そもそも、自民党政権が、まさかの訪問介護の報酬引き下げ、という間違った政策を実行したために介護事業所の倒産が相次ぎ、介護離職が増え、介護人材の不足が深刻化しています。その反省はあるのでしょうか?

介護や、保育などの分野では、賃金が低すぎる現状があります。全産業平均よりも、年収が100万円、月にして7ー8,5万円も低い。
だから、れいわ新選組は、月10万円アップすべきと公約に掲げてきました。
総理に対して、これまでの自民党政権の政策に対する反省と謝罪を求め、どれくらい公定価格を引き上げるのか質しましたが、明確な答弁はありませんでした。
補正予算で一度きりの「補助金」や事務作業が煩雑な「加算」で引き上げるのではなく、全産業平均に見合うよう「基本報酬」をしっかり引き上げることが重要です。

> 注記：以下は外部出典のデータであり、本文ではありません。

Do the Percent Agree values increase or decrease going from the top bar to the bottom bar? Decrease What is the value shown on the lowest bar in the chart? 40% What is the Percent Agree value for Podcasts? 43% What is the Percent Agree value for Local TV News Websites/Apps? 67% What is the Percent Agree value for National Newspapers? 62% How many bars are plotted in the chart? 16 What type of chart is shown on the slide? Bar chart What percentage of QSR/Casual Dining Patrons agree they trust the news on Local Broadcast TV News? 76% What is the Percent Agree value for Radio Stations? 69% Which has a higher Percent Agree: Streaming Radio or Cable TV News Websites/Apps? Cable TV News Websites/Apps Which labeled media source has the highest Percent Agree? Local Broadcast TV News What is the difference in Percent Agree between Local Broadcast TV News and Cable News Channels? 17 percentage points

「介護業界の寿退社」、これは結婚を機に、主に「男性職員」が低賃金を理由に介護職を止めて、他の業種に転職せざるを得ないことを指すそうで、そんな事態は、もう政治の責任でなくさなければなりません。
れいわ新選組の積極財政は、誰も分断しない、今すぐ必要な人に届ける、誰ひとり取り残さない、「人々のための積極財政」です。これからも、しっかり訴えていきます。